** Provided records follows **

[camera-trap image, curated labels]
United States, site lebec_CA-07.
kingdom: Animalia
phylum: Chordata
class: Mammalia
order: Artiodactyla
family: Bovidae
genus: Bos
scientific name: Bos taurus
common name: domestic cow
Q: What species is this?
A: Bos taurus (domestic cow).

** End of Provided records **

Task item:
The expected output is the run of lines from the one holding "phylum: Chordata" to the last line of the entries above, each reproduced character for character.

Exercise output:
phylum: Chordata
class: Mammalia
order: Artiodactyla
family: Bovidae
genus: Bos
scientific name: Bos taurus
common name: domestic cow
Q: What species is this?
A: Bos taurus (domestic cow).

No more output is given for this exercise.